This is the third episode in Alex Jonker and Peter Schubert’s five-episode mini-series on “idiomatic improvisation” as a pedagogical technique in the music theory and aural skills classroom. This episode is the only one in the series where the improvisation uses notation, asking students to harmonize a chant melody with a very limited set of rules in order to introduce unfamiliar sounds, like parallel perfect fourths.
This episode was produced by Amy Hatch & Katrina Roush along with Team Lead Caitlin Martinkus. Special thanks to peer reviewers Phil Duker and Joseph Straus.
SMT-Pod’s theme music was written by Maria Tartaglia, with closing music by Yike Zhang. For supplementary materials on this episode and more information on our authors and composers, check out our website: https://smt-pod.org/episodes/
Welcome to SMT-Pod, the premier audio publication of the Society for Music Theory. This is the third episode in Alex Jonker and Peter Schubert’s five-episode mini-series on “idiomatic improvisation” as a pedagogical technique in the music theory and aural skills classroom. This episode is the only one in the series where the improvisation uses notation, asking students to harmonize a chant melody with a very limited set of rules in order to introduce unfamiliar sounds, like parallel perfect fourths.
Alex:
Hi, I'm Alex Jonker, and I'm back with my colleague and mentor, Peter Schubert. This is our third episode of our Idiomatic Improvisation series. Today's episode focuses on Fauxbourdon.

▶ _Data section_:
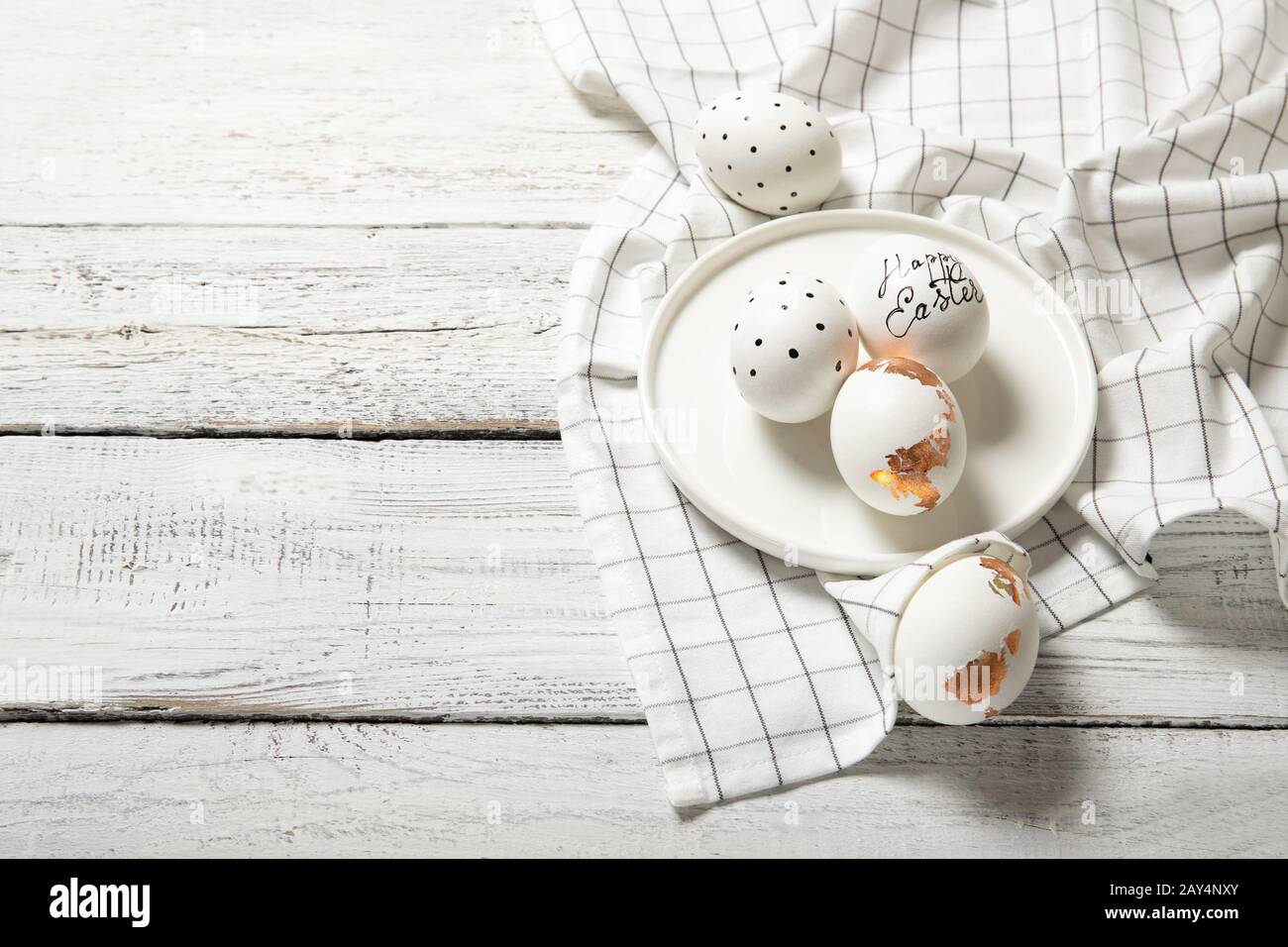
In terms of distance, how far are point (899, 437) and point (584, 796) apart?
0.36m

▶ _Exercise aim_: In the podcast episode notes above, turn the paragraph starting "This is the third episode" into a short bulleted list that keeps its main facts.

▶ _Response to the exercise_:
- Third of five episodes in Alex Jonker and Peter Schubert's mini-series on "idiomatic improvisation" as a teaching technique in the music theory and aural skills classroom
- The only episode in the series whose improvisation uses notation
- Students harmonize a chant melody using a very limited set of rules
- The aim is to introduce unfamiliar sounds, such as parallel perfect fourths